▶ _Directions_:
Return all the data, word for word.

(Spatial question records)

----------

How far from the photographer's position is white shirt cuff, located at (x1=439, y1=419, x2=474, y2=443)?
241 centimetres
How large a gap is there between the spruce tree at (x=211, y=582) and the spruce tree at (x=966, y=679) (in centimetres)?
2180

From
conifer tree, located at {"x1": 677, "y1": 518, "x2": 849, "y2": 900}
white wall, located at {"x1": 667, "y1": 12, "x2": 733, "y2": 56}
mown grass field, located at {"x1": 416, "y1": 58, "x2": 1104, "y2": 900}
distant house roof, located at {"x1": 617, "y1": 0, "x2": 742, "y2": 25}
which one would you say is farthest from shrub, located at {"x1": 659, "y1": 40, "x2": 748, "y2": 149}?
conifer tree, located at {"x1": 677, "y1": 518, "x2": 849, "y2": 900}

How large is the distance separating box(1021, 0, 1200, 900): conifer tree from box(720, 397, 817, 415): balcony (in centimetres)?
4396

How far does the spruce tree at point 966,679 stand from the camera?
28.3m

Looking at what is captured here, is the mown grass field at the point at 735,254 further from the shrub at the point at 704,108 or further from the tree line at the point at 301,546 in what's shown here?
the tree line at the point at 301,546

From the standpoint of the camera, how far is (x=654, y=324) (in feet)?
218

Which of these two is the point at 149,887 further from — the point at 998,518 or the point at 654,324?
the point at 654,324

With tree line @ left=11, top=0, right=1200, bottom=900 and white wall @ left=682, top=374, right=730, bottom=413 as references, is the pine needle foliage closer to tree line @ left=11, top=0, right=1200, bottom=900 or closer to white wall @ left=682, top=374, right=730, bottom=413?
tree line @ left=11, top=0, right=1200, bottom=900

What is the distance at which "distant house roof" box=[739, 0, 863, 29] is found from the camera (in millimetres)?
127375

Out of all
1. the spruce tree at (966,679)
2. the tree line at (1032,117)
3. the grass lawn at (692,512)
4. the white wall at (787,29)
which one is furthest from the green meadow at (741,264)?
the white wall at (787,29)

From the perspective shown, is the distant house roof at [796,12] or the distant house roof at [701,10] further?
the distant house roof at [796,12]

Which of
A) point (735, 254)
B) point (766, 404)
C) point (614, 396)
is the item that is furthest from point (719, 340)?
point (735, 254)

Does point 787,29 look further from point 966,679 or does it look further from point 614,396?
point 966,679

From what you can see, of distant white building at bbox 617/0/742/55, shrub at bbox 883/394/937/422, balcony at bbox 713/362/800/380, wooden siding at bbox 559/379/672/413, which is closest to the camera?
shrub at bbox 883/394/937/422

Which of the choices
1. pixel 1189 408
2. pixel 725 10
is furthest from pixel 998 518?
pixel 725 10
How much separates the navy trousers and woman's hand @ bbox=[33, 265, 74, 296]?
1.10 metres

----------

▶ _Exercise response_:
How far from the photographer's position is white shirt cuff, located at (x1=439, y1=419, x2=474, y2=443)?
241 centimetres
How large a gap is there between the spruce tree at (x=211, y=582) and the spruce tree at (x=966, y=679) (in centimetres)?
2180

From
conifer tree, located at {"x1": 677, "y1": 518, "x2": 849, "y2": 900}
white wall, located at {"x1": 667, "y1": 12, "x2": 733, "y2": 56}
mown grass field, located at {"x1": 416, "y1": 58, "x2": 1104, "y2": 900}
distant house roof, located at {"x1": 617, "y1": 0, "x2": 742, "y2": 25}
which one would you say is farthest from shrub, located at {"x1": 659, "y1": 40, "x2": 748, "y2": 149}?
conifer tree, located at {"x1": 677, "y1": 518, "x2": 849, "y2": 900}

How large is the distance separating box(1021, 0, 1200, 900): conifer tree from box(720, 397, 817, 415): balcony (in centimetres)?
4396

How far does the spruce tree at point 966,679 stand from the camera?
28.3m

Looking at what is captured here, is the mown grass field at the point at 735,254 further from the shrub at the point at 704,108 or further from the tree line at the point at 301,546 in what's shown here?
the tree line at the point at 301,546

From the standpoint of the camera, how far is (x=654, y=324) (in feet)?
218

Which of these two is the point at 149,887 further from — the point at 998,518 or the point at 654,324?
the point at 654,324

With tree line @ left=11, top=0, right=1200, bottom=900 and white wall @ left=682, top=374, right=730, bottom=413 as references, is the pine needle foliage closer to tree line @ left=11, top=0, right=1200, bottom=900 or closer to white wall @ left=682, top=374, right=730, bottom=413?
tree line @ left=11, top=0, right=1200, bottom=900

What is the distance at which "distant house roof" box=[739, 0, 863, 29] is found from the camera (in millimetres)?
127375

Out of all
1. the spruce tree at (966,679)
2. the tree line at (1032,117)
3. the grass lawn at (692,512)
4. the white wall at (787,29)
which one is furthest from the green meadow at (741,264)?
the white wall at (787,29)

From the perspective shown, is the distant house roof at [796,12] or the distant house roof at [701,10] further?
the distant house roof at [796,12]

Which of
A) point (735, 254)
B) point (766, 404)
C) point (614, 396)
is the item that is furthest from point (719, 340)?
point (735, 254)

Does point 787,29 look further from point 966,679 or does it look further from point 614,396?
point 966,679

From what you can see, of distant white building at bbox 617/0/742/55, shrub at bbox 883/394/937/422, balcony at bbox 713/362/800/380, wooden siding at bbox 559/379/672/413, which is closest to the camera?
shrub at bbox 883/394/937/422

Which of the choices
1. pixel 1189 408
2. pixel 725 10
is furthest from pixel 998 518?
pixel 725 10
How much separates the navy trousers and woman's hand @ bbox=[33, 265, 74, 296]?
1.10 metres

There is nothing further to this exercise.